The former first lady is touting a 70 billion dollar economic jumpstart plan which includes an emergency component to head off home foreclosures, and a separate 40 billion dollar proposal for tax rebates for working families.
Obama touted his own 75 billion dollar plan with events, like Clinton, in gamblers' paradise Las Vegas, the western city of Reno and the northern outpost of Elko.
"George Bush finally offered a plan that would leave out tens of millions of working Americans and seniors who need help most and are most likely to spend and boost our economy," Obama said in a statement.

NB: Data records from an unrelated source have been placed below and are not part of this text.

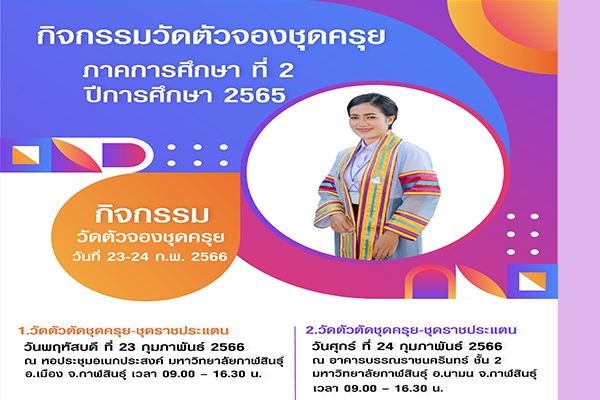 กิจกรรมวัดตัวจองชุดครุย
ภาคการศึกษา ที่ 2
ปีการศึกษา 2565

กิจกรรม
วัดตัวจองชุดครุย
วันที่ 23-24 ก.พ. 2566

1.วัดตัวตัดชุดครุย-ชุดราชประแตน
วันพฤหัสบดี ที่ 23 กุมภาพันธ์ 2566
ณ หอประชุมอเนกประสงค์ มหาวิทยาลัยกาฬสินธุ์ อ.เมือง จ.กาฬสินธุ์ เวลา 09.00 – 16.30 น.

2.วัดตัวตัดชุดครุย-ชุดราชประแตน
วันศุกร์ ที่ 24 กุมภาพันธ์ 2566
ณ อาคารบรรณราชนครินทร์ ชั้น 2 มหาวิทยาลัยกาฬสินธุ์ อ.นามน จ.กาฬสินธุ์ เวลา 09.00 – 16.30 น.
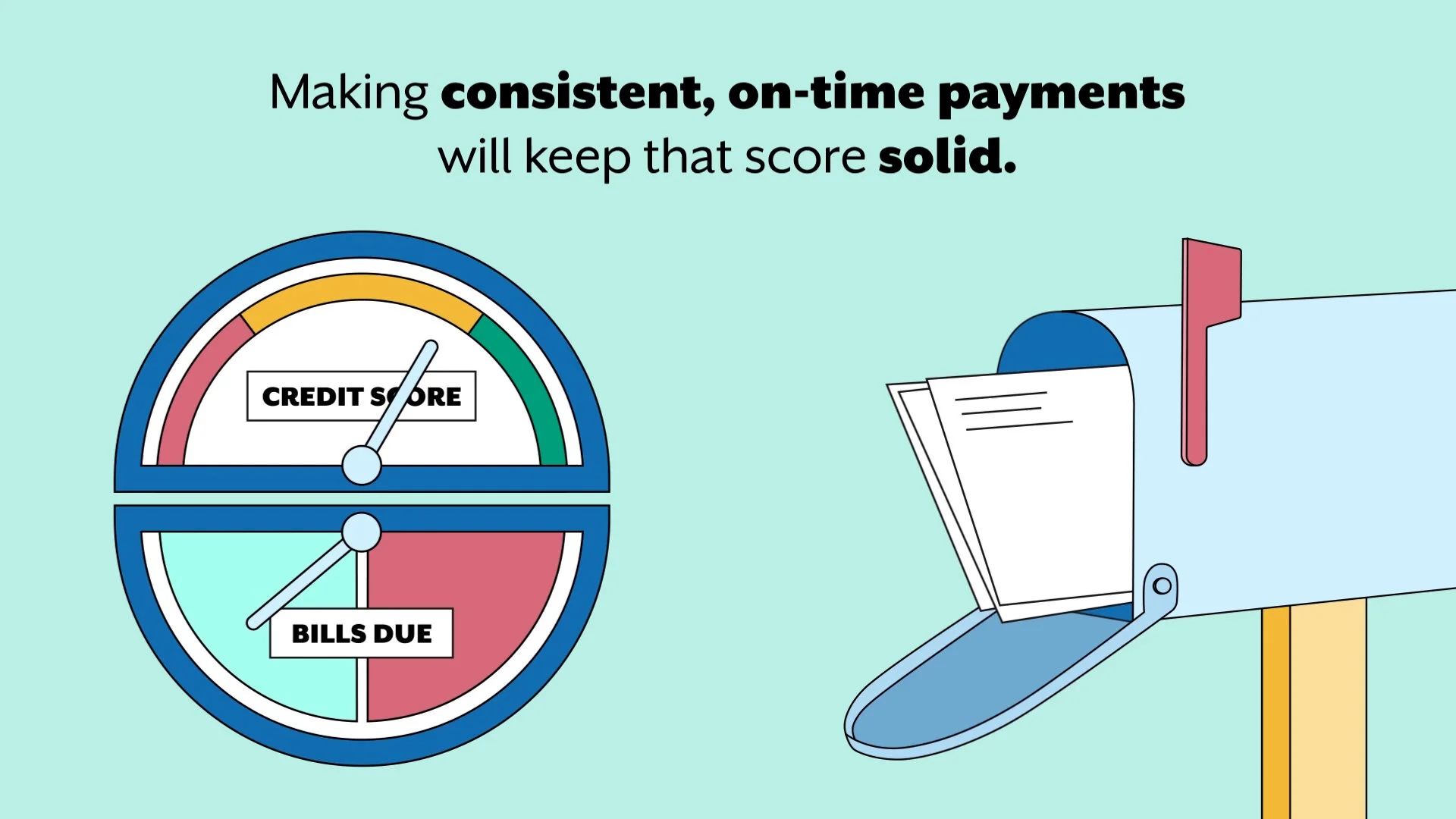 Making consistent, on-time payments will keep that score solid.

CREDIT SCORE

BILLS DUE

A new poll Friday by the Las Vegas Review Journal had Clinton nine points up on Obama in Nevada, 41 to 32 percent, ahead of the notoriously tough-to-poll caucuses.
Obama however has the support of the top culinary workers union, an edge which could be crucial in an increasingly nasty election.
Both the Nevada and South Carolina contests are the latest key twist in the delicately poised presidential races, with no clear front-runner on either side, running into the February 5 "Super Tuesday" flurry of more than 20 nominating elections.
The latest South Carolina poll by MSNBC had Republican McCain leading Huckabee 27 to 25 percent with Mitt Romney, who won Tuesday's Michigan primary, on 15 percent.